Il principale è, come forse si sarà intuito, che dopo la gita di Connor alla Cyberlife Tower i fatti non vanno più in alcuno dei modi progettati dall’autore del gioco. Markus, North, Josh e Simon erano vivi... Erano, appunto, prima che arrivasse Connor 2 la vendetta e li fucilasse tutti in massa. Pensare che volevo salvare Simon, inizialmente. La situazione dev’essermi sfuggita un attimino di mano a un certo punto. Ma il capitano Allen l’ho salvato (anche se lo sopporto male).

In secondo luogo ho dovuto rimaneggiare gli orari perché con due Connor sulla piazza mi si complicava un poco la faccenda e non riuscivo a far quadrare i conti in alcun modo (originariamente Connor si trova O alla Cyberlife Tower O in Hart Plaza).

Poi, beh, la coppia canonica di Markus e North è saltata, qui. Al posto della donzella non proprio gentile ci ho messo l’androide imbranato, ovvero Connor, quello con problemi di relazioni interpersonali anche quando deve avere a che fare con un’unica persona o con un cane.

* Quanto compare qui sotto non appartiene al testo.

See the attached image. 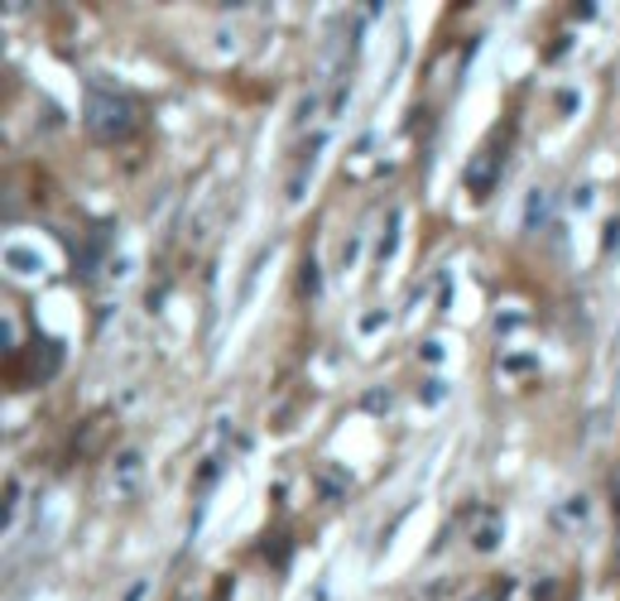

Ultimo appunto: qui Connor è morto due volte. La prima investito in autostrada mentre insegue Kara. La seconda dopo aver deciso di proteggere Hank dal deviante alla Stratford Tower. Sono le uniche due volte che ho trovato che non incidono troppo negativamente sulla sua relazione con Hank e al contempo che non lo fanno sembrare troppo impedito.

Il resto si vedrà strada facendo. Buona lettura.